Kabarnanggroe.com, Kota Jantho – Pendatang ilegal etnis Rohingya, untuk ketiga kalinya kembali mendarat di pesisir pantai Aceh Besar. Setelah pendaratan pertama di Pantai Ladong dan kedua di Kuala Giging, Kamis (16/02/2023) sekitar pukul 09.10 WIB tadi pagi, sebanyak 69 orang warga etnis Rohingya kembali mendarat di Aceh Besar, tepatnya di kawasan Pantai Gampong Lampanah Kecamatan Seulimuem.
Mereka yang mendarat secara ilegal itu terdiri atas balita 10, anak anak 11 oang, lelaki dan perempuan dewasa 48 orang.
Pj Bupati Aceh Besar, Muhammad Iswanto SSTP MM, mengatakan, sejenak menerima laporan dari staf serta pihak terkait tentang keberadaan pendatang ilegal itu, ia segera membangun komunikasi dengan pihak atasan, dalam hal ini Pemerintah Aceh, juga dengan pihak Kantor Imigrasi hingga dengan jajaran Forkopimda Aceh Besar, serta juga perwakilan IOM dan UNHCR di Aceh.
“Kita juga menugaskan Pak Sekda Aceh Besar untuk turun langsung ke lapangan, guna memastikan keberadaan para pendatang ilegal itu,” tutur Iswanto.
Karena Pemkab Aceh Besar tidak memiliki fasilitas penampungan, para pendatang yang jelas jelas tidak dilengkapi dokumen ala pengunjung legal antar negara itu, ahirnya diboyong ke UPTD Dinsos Aceh di Ladong Kecamatan Mesjid Raya.
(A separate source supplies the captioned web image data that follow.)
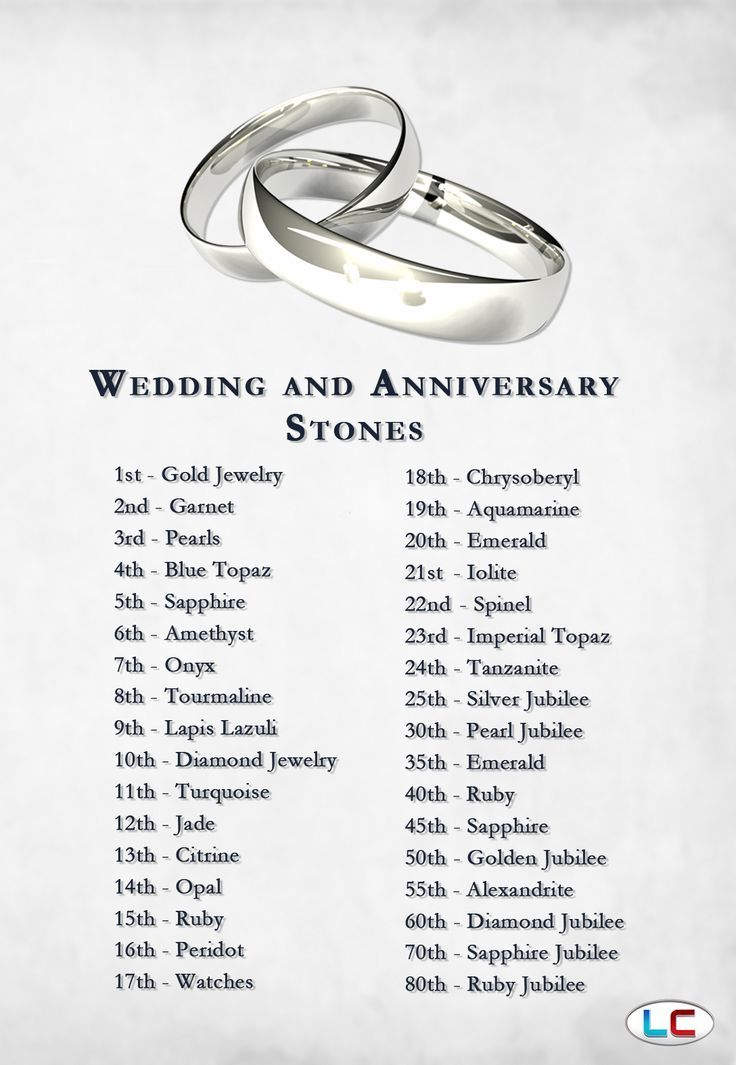 Wedding And Anniversary Gemstones Not Sure About What To Get For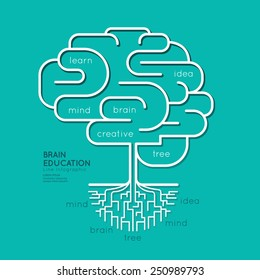 Flat linear Infographic Education Outline Brain Roots Concept.Vector Illustration.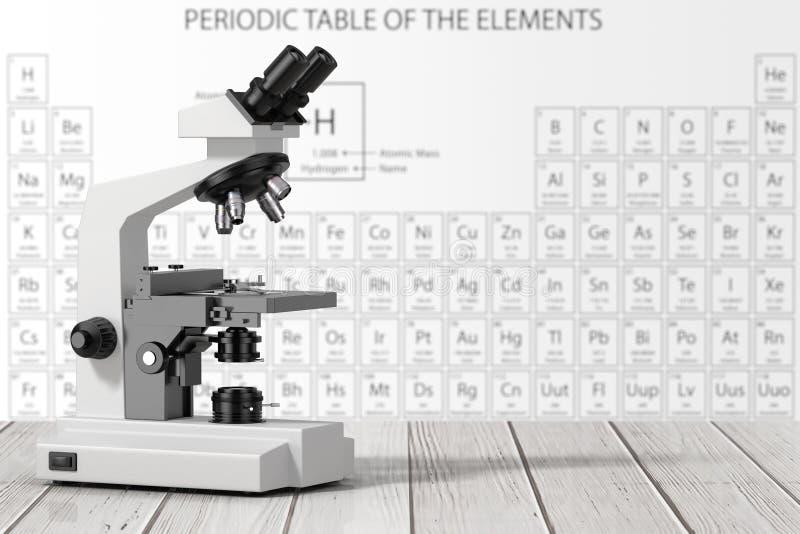 在Eleme前面周期表的现代实验室显微镜  皇族释放例证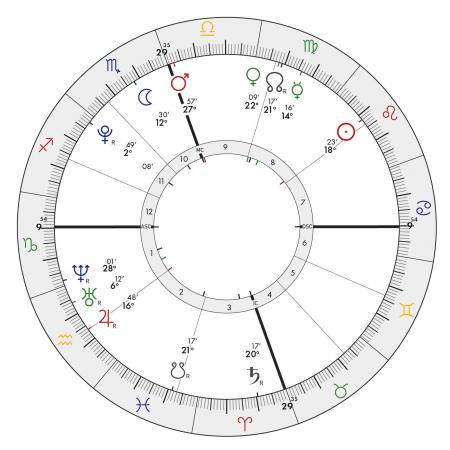 Kylie Jenner's Natal Chart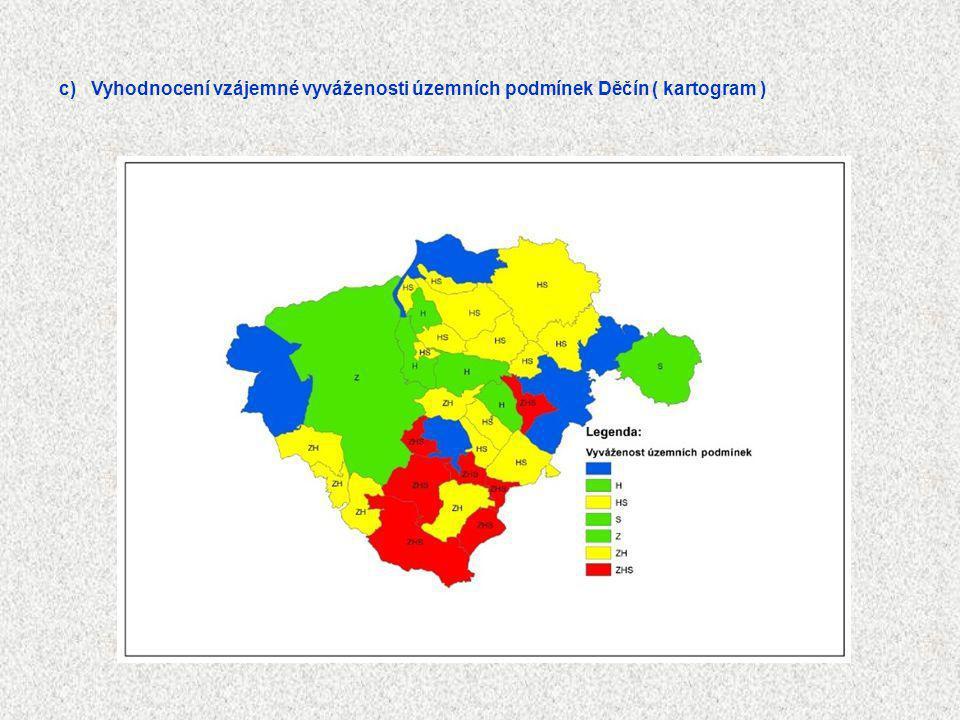 c) Vyhodnocení vzájemné vyváženosti územních podmínek Děčín ( kartogram )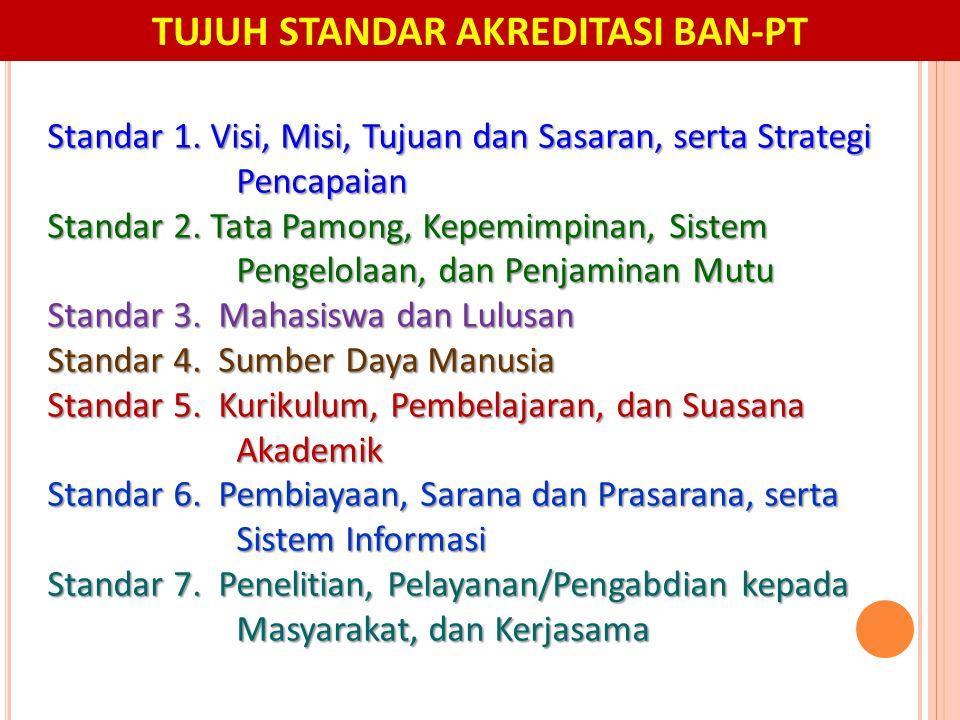 Standar 1. Visi, Misi, Tujuan dan Sasaran, serta Strategi Pencapaian Standar 2. Tata Pamong, Kepemimpinan, Sistem Pengelolaan, dan Penjaminan Mutu Sta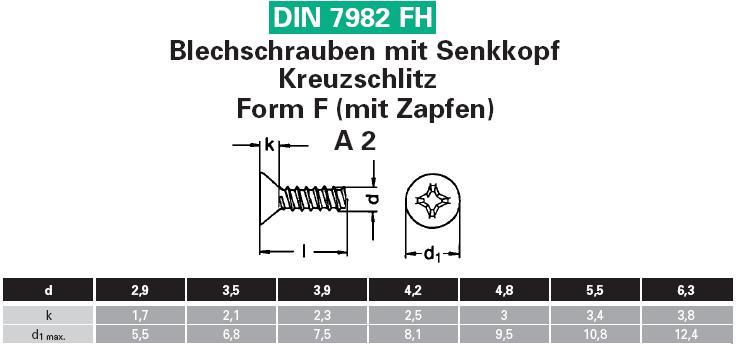 Blechschrauben Senkkopf Kreuzschlitz Edelstahl A4 VA Rostfrei DIN 7982 M4 M5 M6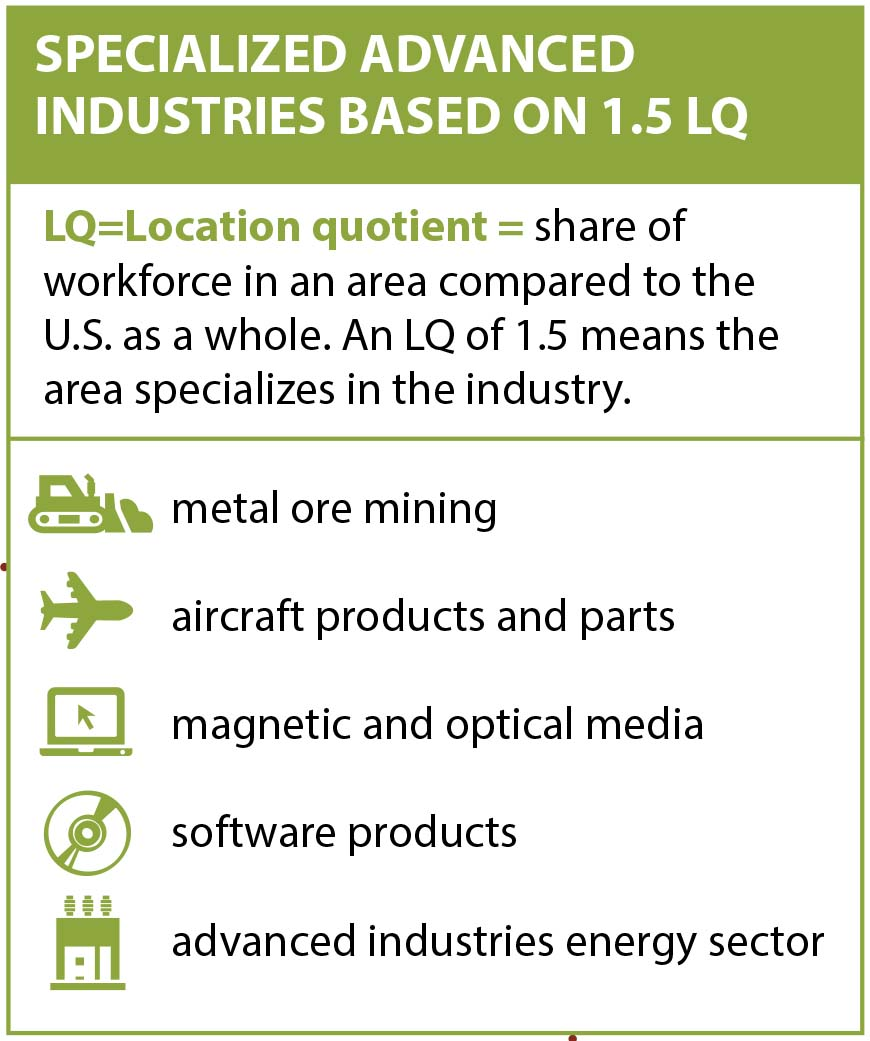"""Specialized Advanced Industries Based on LQ 1.5"" is a chart that lists specialties in Tucson, Arizona"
Saat ini di lokasi itu juga sudah ada pendatang gelap Rohingya, yang terlebih dahulu menyusup ke pesisir Aceh Besar.
Kepada wartawan, Sekretaris Jenderal Panglima Laot Aceh Miftach Cut Adek mengatakan, kapal Rohingya itu terdampar Kamis (16/2) sekitar pukul 09.15 WIB. “Yang jelas dari laporan yang saya dapati, mereka terdiri dari anak-anak, perempuan, dan laki-laki dewasa,” ujarnya.
Sementara itu T. Niazi (61) salah seorang tokoh masyarakat di Lampanah mengakui adanya pendaratan pendatang ilegal dari negeri Myanmar itu.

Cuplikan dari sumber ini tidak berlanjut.